シマンテックによると、研究者はGoogle Play上の以下のアプリでクラウドサービスへの認証情報を発見したという:

  1. Pic Stitch– 5M以上のダウンロード – Amazonのハードコードされた認証情報
  2. Meru Cabs– 5M以上のダウンロード – Microsoft Azure Blob Storageのハードコードされた認証情報
  3. Sulekha Business– 500K+ ダウンロード – Microsoft Azure Blob Storage ハードコードされた認証情報
  4. ReSound Tinnitus Relief– 500K+ ダウンロード – Microsoft Azure Blob Storage ハードコードされた資格情報
  5. Saludsa– 100K+ ダウンロード – Microsoft Azure Blob Storageハードコードされた資格情報
  6. Chola Ms Break In– 100K+ ダウンロード – Microsoft Azure Blob Storage ハードコードされたクレデンシャル
  7. EatSleepRIDE Motorcycle GPS– 100K+ ダウンロード – Twilio ハードコードされたクレデンシャル
  8. Beltone Tinnitus Calmer– 100K+ ダウンロード – Microsoft Azure Blob Storage ハードコードされたクレデンシャル
Exposure of keys on Pic Stitch code
Pic Stitch のコード上のキーの露出
ソースはこちら:シマンテック

また、AppleのApp Storeに掲載されているいくつかの人気アプリでも認証情報が発見された:

  1. Crumbl – 3.9M+ 評価 – Amazon ハードコードされた認証情報
  2. Eureka:アンケートでお金を稼ぐ – 402.1K+ 評価 – Amazonがハードコードした認証情報
  3. Videoshop – ビデオエディタ– 357.9K+ 評価 – Amazon ハードコードされた認証情報
  4. Solitaire Clash: Win Real Cash– 244.8K+ ratings – Amazon ハードコードされた認証情報
  5. Zap Surveys – Earn Easy Money– 235K+ ratings – Amazon hardcoded credentials
AWS credentials in Crumbl's codebase
CrumblのコードベースのAWS認証情報
ソースはこちら:シマンテック

App Storeはダウンロード数を報告していないが、その数は通常、表示されている評価数よりもはるかに多い。

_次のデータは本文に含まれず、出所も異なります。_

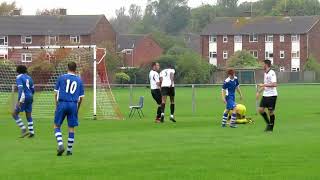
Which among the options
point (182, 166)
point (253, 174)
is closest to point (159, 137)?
point (182, 166)

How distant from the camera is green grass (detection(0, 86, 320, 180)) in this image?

GoogleがPlayストアで表示するダウンロード数は、アプリの有効期間中の総ダウンロード数であり、アクティブなインストール数は反映されないことは注目に値する。

あなたの携帯電話に上記のアプリのいずれかが存在することは、あなたの個人データが盗まれたことを意味しないが、それはアクセス可能であり、開発者が行動を起こし、リスクを取り除かない限り、ハッカーはそれを流出させる可能性がある。

2022年9月、シマンテックはこのリスクについて警鐘を鳴らし、同社の研究者がAWSの認証情報を含む1,800以上のiOSおよびAndroidアプリを発見し、そのうち77%のアプリのコードベースに有効なアクセストークンがあったことを強調した。

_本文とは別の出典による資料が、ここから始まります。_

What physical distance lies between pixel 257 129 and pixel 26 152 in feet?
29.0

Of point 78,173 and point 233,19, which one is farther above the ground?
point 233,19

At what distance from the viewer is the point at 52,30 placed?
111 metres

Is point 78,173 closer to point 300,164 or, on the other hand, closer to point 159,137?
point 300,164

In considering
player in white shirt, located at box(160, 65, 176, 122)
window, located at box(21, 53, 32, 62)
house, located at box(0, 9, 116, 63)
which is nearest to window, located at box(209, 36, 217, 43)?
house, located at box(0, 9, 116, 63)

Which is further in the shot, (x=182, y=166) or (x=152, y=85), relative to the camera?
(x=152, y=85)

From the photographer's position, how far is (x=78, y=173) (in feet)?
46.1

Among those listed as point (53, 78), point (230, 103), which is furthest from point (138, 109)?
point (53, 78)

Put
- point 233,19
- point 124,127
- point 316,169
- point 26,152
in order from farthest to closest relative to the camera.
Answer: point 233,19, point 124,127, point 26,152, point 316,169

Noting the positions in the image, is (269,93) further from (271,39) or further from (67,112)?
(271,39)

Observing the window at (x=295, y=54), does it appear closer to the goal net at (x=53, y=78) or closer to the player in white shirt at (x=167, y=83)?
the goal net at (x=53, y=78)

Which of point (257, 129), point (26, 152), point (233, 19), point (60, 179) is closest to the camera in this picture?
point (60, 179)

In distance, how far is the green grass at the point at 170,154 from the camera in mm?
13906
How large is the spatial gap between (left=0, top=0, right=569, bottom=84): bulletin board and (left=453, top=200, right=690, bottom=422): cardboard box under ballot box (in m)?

研究者は開発者に対し、モバイルアプリの機密情報を保護するためのベストプラクティスに従うことを推奨している。

これには、環境変数を使用して認証情報を保存すること、シークレット管理ツール(AWS Secrets Manager、Azure Key Vaultなど)を使用すること、データを暗号化すること、定期的なコードレビューと監査を行うこと、開発プロセスの早い段階で自動セキュリティスキャンを統合して機密データやセキュリティ上の問題を検出することなどが含まれる。